Uncertainty hangs over 2017
-Dissenting justices warn
The recent majority decision made by Justices of the Supreme Court to disapprove the certification of two senators-elect, has left two dissenting Justices spelling trouble over the pending 2017 elections as the 73 seats in the House of Representatives will be up for grab.
The two justices fear that the recent ruling will give rise to a litany of disputes over elections results creating a significant level of uncertainty across the country.
Associate Justices Jamesetta Howard Wolokolie and Sie -A-Nyene G. Yuoh, in a joint opinion, said in the case of two complaints against each of these Representatives elected by any of the losing candidates, the NEC will need to process 146 complaints within 30 days.
Thus, the dissenting Justices warned that “should these complainants also feel encouraged to petition the Supreme Court to prevent these Representatives-elect from being certificated and seated, there will be a significant level of uncertainty across Liberia over the status of the election.”

▶ _Task 1_:
In the article on the Supreme Court ruling, how many complaints do the dissenting justices say the NEC would need to process within 30 days?
▶ _Task 2_:
Quote the article on the Supreme Court ruling word for word, between "The two justices" and "within 30 days.", inclusive.
▶ _Task 3_:
Continue the article on the Supreme Court ruling from where it stops.

▶ _Given material_:
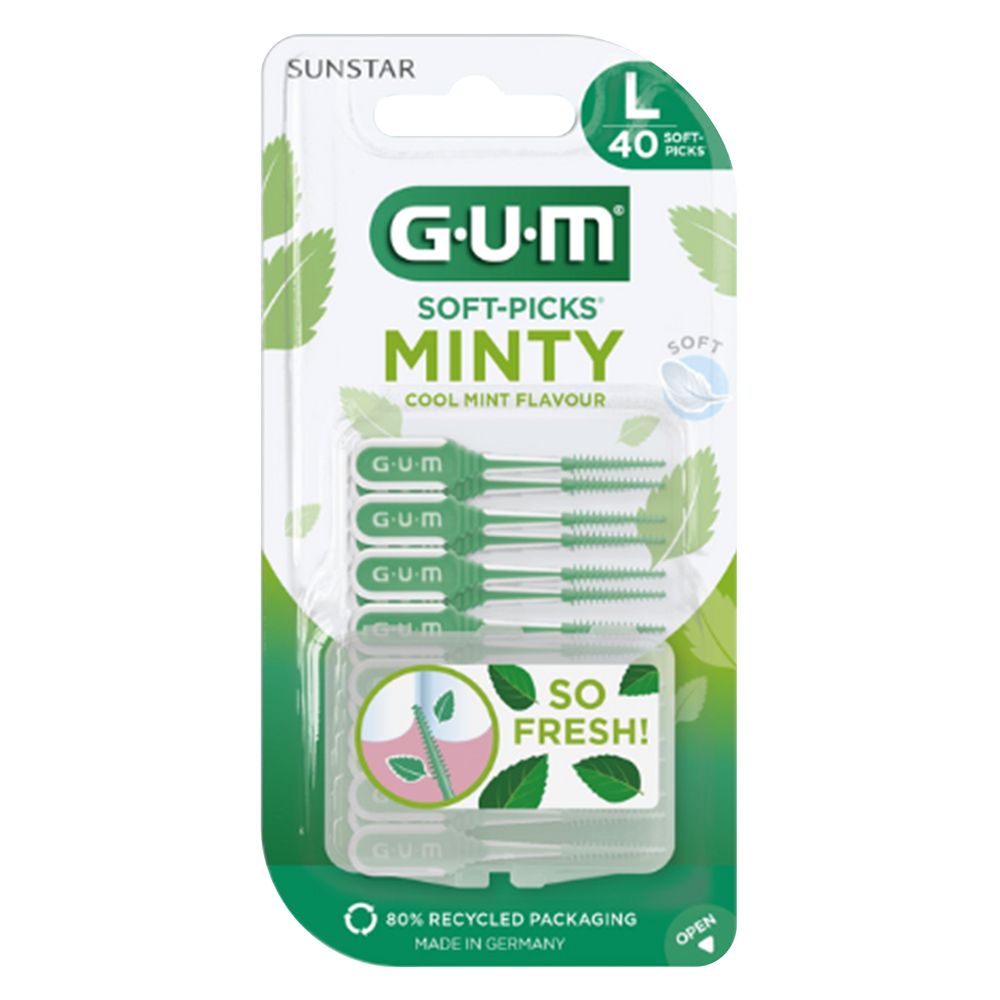 G.U.M Soft-Picks Minty, Packung mit 40 Stück. Grüne Zahnpflege-Sticks in Blisterverpackung. Enthält Minz-Geschmack. L-Größe.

▶ _Reply 1_:
146 complaints.

▶ _Reply 2_:
The two justices fear that the recent ruling will give rise to a litany of disputes over elections results creating a significant level of uncertainty across the country.
Associate Justices Jamesetta Howard Wolokolie and Sie -A-Nyene G. Yuoh, in a joint opinion, said in the case of two complaints against each of these Representatives elected by any of the losing candidates, the NEC will need to process 146 complaints within 30 days.

▶ _Reply 3_:
The justices opinion is a fallout from the January 2, 2015, petition filed by two political parties and individual candidates who participated in the elections of December 20, 2014, for a writ of prohibition before the Justice in Chambers, Justice Philip A.Z. Banks, III, against the NEC and certain declared winners of the election, praying the Court to prohibit the NEC from certificating those declared winners and to de-certificate those already certificated.
They had alleged in their petitions that they had filed complaints of certain elections irregularities before the board of NEC in fulfilment of the constitutional requirement that any party or candidate who complains about the manner in which the elections were conducted or who challenges the results shall have the right to file a complaint with the NEC not later than seven days after the announcement of the results of the elections.
The petitioners contended that despite the complaints not having been heard and disposed of, the NEC had proceeded to certificate the winners so declared. Petitioners prayed that the NEC be prohibited from certificating the winners so declared, and for those already certificated, the NEC be made to de-certificate them until the petitioners’ complaints filed are heard and finally disposed of.
Upon filing of petitions by Alhaji Dr. Fodee Kromah, the National Patriotic Party (NPP) and The Congress for Democratic Change (CDC) and its candidate, Professor Ansu D. Sonii, on January 2, 2015, a day before the certification by the NEC of declared winners of the election, the Justice in Chambers cited the parties to a conference on January 5, 2015, but in the meantime, mandated the NEC to stay the certification of Counsellor Varney G. Sherman of Grand Cape Mount County, Morris Saytumah of Bomi County, and Jim Womba Tornoniah of Margibi County, pending the outcome of the conference.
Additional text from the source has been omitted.